Abstract

It is believed that the intensive use of antibiotics in the management of disease in pre-weaned calves contributes to high levels of antibiotic resistance in commensal and pathogenic bacteria. We described the temporal dynamics of antibiotic-susceptibility patterns seen in bovine enteric Escherichia coli in pre-weaned calves on dairy farms and dedicated calf-rearing facilities. Cohorts of 30 calves at each of six farms were sampled at 2-week intervals during the pre-weaning period. Faecal E. coli isolates were analyzed for antibiotic susceptibility to 12 antibiotics with the disk-diffusion method and grouped using cluster analysis of inhibition-zone patterns. The influences of calf age, farm-type, and individual-calf antibiotic therapy on the clusterings were assessed using stratified analyses and cumulative multinomial logistic regression using generalized estimating equation with antibiotic-resistance cluster as an ordinal-dependent variable.

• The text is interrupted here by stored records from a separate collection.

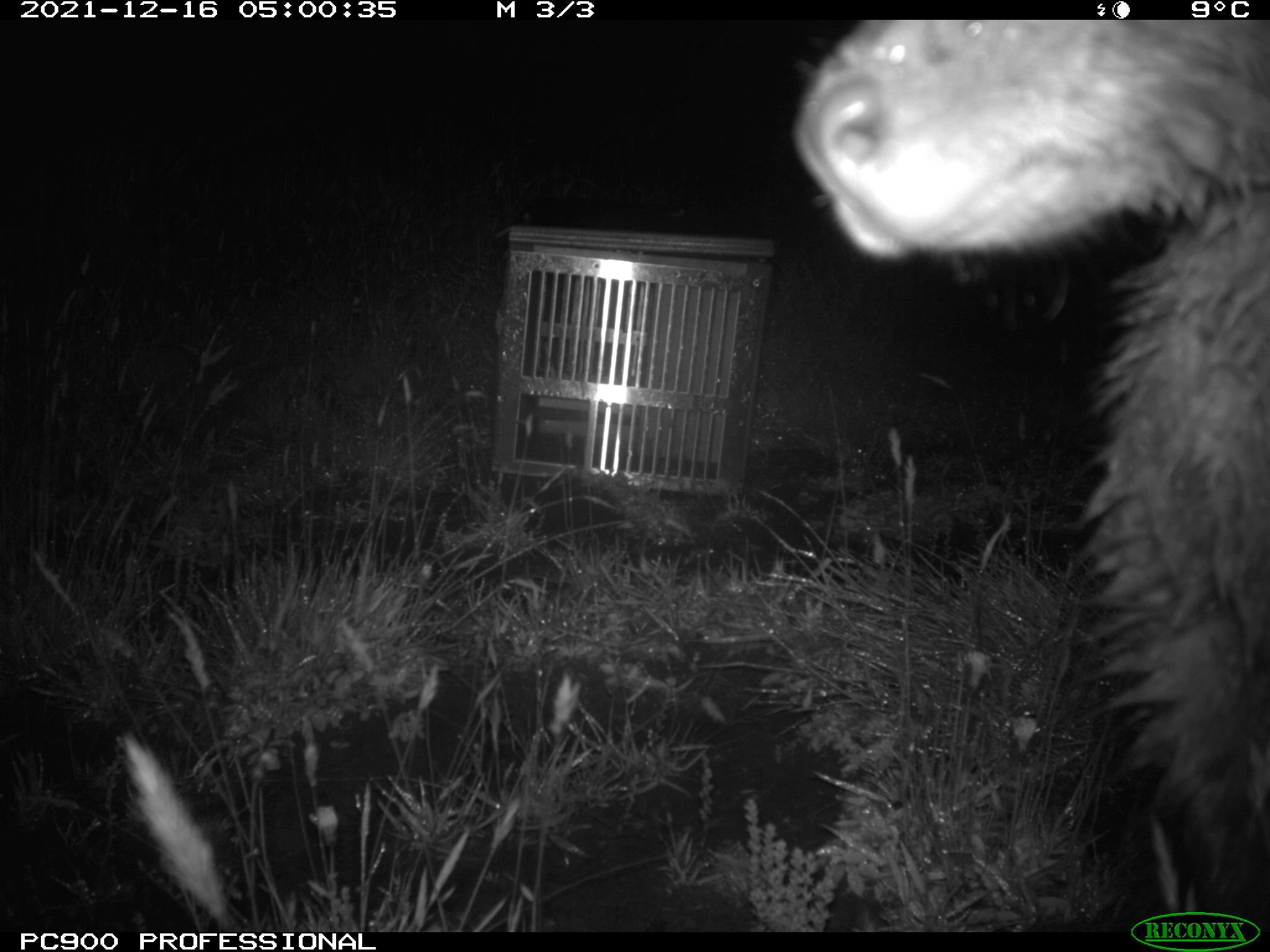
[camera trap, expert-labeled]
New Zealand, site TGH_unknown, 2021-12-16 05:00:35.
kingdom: Animalia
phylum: Chordata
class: Mammalia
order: Diprotodontia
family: Macropodidae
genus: Notamacropus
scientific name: Notamacropus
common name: wallaby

The model controlled for farm and cohort by a nested design and included a repeated measure on calf at each sampling occasion. E. coli from calves 2 weeks of age were more likely to be increasingly multiply resistant than E. coli from day-old calves (OR = 53.6), as were 4- and 6-week-old calves (OR = 29.8 and 16.4, respectively). E. coli from calves on dedicated calf-rearing facilities were more likely to be increasingly multiply resistant than E. coli from dairy-reared calves (OR = 2.4). E. coli from calves treated with antibiotics within 5 days prior to sampling were also more likely to be increasingly multiply resistant than E. coli from calves not exposed to individual antibiotic therapy (OR = 2.0).